Top of Provided data

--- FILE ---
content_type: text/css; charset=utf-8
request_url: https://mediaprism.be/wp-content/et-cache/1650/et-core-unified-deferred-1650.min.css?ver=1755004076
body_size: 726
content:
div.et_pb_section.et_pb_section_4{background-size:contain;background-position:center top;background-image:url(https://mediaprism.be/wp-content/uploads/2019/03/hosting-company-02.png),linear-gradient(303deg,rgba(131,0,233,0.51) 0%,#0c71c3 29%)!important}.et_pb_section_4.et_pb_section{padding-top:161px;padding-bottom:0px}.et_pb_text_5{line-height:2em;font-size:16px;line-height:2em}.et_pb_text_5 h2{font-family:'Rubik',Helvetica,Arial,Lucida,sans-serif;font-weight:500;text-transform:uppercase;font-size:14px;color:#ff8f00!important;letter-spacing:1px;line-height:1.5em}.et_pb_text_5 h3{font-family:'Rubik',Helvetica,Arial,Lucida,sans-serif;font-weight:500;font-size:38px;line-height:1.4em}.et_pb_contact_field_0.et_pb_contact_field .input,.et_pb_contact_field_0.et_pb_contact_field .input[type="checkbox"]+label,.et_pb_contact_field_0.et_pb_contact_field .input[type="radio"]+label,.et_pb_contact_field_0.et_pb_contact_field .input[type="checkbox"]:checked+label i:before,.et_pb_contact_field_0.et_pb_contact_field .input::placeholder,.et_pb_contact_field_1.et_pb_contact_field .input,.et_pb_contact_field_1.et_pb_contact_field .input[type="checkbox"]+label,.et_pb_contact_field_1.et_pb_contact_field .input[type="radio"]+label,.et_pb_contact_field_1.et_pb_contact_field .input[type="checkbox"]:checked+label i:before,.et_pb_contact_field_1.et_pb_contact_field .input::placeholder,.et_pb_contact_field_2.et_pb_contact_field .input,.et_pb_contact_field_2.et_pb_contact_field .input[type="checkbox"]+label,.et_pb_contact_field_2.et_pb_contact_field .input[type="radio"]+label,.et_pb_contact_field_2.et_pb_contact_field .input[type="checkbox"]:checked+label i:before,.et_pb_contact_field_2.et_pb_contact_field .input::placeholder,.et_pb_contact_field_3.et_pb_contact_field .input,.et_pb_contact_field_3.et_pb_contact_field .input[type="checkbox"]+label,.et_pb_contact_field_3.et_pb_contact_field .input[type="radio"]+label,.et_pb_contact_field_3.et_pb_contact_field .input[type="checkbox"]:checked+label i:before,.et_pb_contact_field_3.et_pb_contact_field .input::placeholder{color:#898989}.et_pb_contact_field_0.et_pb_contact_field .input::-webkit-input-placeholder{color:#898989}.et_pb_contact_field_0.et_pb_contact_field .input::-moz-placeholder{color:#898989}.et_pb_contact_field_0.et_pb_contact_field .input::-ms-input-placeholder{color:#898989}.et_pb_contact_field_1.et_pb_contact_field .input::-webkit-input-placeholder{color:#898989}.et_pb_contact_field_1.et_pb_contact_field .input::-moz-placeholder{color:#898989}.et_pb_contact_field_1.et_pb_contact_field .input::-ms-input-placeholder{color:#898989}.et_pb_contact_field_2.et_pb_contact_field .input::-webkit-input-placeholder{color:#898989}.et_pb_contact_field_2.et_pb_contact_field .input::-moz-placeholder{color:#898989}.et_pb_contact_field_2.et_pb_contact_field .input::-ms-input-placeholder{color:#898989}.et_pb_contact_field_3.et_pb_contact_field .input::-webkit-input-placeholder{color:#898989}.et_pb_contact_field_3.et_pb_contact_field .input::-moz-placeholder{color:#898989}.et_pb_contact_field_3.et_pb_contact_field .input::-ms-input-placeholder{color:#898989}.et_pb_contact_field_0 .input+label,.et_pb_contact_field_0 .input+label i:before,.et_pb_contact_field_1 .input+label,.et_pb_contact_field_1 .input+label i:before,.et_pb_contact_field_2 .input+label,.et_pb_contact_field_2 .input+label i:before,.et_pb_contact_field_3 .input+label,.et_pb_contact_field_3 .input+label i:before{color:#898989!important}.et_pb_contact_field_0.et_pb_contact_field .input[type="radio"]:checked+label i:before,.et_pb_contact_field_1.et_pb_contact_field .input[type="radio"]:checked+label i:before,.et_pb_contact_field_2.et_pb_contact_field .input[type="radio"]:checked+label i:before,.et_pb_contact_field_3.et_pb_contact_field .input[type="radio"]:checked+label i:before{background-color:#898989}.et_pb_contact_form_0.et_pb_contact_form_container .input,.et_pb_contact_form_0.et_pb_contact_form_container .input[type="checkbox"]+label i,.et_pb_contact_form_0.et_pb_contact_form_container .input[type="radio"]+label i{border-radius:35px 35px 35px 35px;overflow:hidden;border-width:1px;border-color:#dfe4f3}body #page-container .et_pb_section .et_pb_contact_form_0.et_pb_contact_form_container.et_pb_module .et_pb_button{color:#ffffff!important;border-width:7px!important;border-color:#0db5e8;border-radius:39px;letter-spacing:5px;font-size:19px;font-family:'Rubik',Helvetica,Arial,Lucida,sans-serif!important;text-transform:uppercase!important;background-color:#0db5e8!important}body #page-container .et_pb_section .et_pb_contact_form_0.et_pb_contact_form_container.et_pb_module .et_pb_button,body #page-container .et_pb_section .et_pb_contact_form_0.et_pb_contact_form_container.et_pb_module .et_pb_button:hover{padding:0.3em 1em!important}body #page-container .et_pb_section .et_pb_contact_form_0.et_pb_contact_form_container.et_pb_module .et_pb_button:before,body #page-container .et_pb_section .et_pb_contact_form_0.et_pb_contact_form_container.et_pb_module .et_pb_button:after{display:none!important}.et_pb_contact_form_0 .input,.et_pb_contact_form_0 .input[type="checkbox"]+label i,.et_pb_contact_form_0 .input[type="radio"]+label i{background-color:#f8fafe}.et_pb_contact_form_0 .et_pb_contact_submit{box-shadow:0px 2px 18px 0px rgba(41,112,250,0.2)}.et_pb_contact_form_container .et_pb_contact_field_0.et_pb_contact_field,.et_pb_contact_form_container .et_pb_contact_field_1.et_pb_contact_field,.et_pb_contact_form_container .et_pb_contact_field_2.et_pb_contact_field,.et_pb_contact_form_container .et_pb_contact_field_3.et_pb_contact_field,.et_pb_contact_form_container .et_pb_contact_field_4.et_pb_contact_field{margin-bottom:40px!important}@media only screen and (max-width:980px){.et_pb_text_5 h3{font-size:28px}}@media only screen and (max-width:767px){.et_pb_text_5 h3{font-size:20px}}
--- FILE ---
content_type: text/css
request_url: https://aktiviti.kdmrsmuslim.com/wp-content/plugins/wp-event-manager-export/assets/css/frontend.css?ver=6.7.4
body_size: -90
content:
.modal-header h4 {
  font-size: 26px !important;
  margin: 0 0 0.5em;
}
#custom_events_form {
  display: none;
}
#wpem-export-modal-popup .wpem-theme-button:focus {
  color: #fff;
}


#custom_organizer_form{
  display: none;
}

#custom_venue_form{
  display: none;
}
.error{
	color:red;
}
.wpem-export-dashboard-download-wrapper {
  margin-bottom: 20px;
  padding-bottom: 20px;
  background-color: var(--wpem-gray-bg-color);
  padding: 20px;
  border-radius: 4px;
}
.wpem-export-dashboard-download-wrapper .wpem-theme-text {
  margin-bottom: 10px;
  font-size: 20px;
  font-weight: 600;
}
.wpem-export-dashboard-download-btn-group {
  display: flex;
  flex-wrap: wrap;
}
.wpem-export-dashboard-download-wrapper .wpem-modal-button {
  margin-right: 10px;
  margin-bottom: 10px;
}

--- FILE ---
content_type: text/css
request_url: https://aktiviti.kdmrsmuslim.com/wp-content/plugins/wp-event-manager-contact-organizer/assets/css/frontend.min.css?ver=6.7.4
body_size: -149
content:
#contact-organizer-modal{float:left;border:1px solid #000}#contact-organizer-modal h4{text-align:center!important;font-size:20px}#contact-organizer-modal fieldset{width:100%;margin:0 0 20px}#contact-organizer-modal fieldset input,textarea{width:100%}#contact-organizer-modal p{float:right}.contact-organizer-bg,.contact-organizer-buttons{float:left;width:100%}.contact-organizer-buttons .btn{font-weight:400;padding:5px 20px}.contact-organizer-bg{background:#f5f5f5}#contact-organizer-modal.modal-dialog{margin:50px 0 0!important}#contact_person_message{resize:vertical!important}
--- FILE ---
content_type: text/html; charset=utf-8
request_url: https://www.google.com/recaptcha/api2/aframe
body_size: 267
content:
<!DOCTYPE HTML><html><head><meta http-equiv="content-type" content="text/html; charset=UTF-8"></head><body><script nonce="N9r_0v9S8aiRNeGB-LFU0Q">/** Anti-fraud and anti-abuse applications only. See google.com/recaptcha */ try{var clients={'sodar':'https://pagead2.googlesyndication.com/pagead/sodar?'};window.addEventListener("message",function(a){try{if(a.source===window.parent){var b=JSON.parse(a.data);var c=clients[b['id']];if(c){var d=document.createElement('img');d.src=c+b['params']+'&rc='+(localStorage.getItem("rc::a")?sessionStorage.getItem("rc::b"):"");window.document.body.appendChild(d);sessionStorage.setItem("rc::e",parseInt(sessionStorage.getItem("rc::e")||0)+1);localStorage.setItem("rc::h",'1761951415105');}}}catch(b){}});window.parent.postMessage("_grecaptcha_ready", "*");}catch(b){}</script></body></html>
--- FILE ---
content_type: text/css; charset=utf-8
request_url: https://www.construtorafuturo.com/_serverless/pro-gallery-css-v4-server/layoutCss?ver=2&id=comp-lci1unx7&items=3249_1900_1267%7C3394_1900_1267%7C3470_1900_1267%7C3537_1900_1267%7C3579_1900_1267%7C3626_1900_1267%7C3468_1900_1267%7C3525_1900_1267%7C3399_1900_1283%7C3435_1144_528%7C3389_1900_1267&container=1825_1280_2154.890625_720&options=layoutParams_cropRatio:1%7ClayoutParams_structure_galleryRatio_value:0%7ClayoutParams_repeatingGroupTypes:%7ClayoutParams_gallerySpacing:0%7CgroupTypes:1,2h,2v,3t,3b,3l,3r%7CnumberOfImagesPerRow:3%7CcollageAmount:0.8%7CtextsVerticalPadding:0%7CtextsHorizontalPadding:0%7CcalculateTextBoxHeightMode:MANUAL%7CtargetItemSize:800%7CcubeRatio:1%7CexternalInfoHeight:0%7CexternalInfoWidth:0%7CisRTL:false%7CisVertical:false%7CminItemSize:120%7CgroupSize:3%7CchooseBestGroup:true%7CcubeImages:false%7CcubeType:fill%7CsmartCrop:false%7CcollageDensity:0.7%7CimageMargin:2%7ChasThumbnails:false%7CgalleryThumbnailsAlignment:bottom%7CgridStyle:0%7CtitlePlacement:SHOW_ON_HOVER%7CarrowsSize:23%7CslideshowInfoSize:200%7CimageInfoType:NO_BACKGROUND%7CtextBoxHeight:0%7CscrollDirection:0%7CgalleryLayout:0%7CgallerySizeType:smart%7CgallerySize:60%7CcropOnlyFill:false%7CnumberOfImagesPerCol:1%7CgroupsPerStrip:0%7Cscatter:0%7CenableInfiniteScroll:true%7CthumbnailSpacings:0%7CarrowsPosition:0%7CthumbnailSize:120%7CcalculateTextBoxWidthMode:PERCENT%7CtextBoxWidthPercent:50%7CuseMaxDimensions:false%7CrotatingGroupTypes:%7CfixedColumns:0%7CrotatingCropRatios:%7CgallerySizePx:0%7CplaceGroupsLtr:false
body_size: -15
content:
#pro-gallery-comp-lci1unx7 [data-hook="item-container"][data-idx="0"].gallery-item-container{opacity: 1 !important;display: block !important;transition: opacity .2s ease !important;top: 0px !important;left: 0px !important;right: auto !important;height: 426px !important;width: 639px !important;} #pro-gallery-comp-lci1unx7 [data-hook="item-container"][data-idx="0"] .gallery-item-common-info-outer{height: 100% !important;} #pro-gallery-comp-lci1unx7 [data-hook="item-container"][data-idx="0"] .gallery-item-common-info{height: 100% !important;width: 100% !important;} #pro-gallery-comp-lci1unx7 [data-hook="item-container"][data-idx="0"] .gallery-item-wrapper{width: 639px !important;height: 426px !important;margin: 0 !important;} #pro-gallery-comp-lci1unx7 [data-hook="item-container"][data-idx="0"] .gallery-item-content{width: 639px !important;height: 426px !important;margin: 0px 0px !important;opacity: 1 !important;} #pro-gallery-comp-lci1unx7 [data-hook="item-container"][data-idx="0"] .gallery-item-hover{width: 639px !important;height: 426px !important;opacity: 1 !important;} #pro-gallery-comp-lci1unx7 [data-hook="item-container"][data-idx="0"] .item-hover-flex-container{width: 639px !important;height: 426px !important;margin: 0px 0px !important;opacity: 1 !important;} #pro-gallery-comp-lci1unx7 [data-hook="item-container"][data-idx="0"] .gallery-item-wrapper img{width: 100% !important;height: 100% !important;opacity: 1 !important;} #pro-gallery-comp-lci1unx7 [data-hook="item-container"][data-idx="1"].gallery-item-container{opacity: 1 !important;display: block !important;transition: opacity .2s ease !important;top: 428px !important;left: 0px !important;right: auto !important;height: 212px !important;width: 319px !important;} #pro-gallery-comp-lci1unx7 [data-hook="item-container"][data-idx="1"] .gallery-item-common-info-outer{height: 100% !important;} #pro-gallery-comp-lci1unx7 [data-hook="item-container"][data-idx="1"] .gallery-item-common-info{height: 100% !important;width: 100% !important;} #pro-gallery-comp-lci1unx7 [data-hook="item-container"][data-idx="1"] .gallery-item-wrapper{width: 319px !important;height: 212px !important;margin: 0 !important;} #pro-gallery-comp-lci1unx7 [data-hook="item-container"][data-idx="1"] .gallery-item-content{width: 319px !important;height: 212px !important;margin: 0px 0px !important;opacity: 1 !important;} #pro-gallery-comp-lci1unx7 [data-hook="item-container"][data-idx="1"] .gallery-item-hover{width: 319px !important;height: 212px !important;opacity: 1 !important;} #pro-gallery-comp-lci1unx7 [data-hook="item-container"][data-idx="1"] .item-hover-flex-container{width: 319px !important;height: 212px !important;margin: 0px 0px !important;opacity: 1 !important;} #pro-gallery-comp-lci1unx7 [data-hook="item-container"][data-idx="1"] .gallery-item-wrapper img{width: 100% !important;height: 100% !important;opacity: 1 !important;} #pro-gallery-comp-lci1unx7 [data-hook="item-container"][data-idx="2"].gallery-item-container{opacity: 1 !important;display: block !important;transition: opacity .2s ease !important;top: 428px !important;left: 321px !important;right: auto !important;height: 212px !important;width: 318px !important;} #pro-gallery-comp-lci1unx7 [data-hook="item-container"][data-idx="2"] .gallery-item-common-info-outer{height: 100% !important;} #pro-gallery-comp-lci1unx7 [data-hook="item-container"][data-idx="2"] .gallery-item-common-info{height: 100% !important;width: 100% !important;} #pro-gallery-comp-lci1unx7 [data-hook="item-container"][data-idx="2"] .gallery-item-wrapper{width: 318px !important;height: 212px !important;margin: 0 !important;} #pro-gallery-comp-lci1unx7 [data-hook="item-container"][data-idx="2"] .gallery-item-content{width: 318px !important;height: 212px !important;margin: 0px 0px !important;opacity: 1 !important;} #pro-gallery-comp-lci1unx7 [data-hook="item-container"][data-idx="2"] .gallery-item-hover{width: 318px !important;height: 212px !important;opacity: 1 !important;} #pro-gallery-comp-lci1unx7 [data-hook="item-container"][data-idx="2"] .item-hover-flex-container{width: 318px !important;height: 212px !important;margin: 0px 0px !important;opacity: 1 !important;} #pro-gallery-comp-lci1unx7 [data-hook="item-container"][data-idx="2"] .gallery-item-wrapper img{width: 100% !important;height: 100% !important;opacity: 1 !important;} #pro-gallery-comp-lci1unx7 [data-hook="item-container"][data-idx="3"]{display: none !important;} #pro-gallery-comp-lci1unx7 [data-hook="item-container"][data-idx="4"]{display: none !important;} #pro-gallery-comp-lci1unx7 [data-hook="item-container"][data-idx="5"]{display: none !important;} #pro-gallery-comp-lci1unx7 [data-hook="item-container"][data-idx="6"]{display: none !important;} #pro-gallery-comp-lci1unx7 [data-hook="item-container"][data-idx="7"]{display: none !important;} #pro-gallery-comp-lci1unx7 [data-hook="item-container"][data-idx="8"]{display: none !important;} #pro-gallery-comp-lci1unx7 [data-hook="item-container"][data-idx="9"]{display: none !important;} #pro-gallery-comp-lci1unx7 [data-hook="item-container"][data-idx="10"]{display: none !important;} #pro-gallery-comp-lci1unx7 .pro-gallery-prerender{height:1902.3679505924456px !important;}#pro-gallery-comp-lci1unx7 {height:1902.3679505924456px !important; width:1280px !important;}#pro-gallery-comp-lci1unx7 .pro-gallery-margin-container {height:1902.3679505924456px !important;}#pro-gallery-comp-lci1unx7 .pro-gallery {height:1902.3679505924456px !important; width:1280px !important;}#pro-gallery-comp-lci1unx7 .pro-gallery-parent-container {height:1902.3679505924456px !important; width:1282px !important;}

Bottom of Provided data

▶ Task instructions:
Give the number of lines in the material above that include the string "frontend", with no further text.

▶ Exercise answer:
2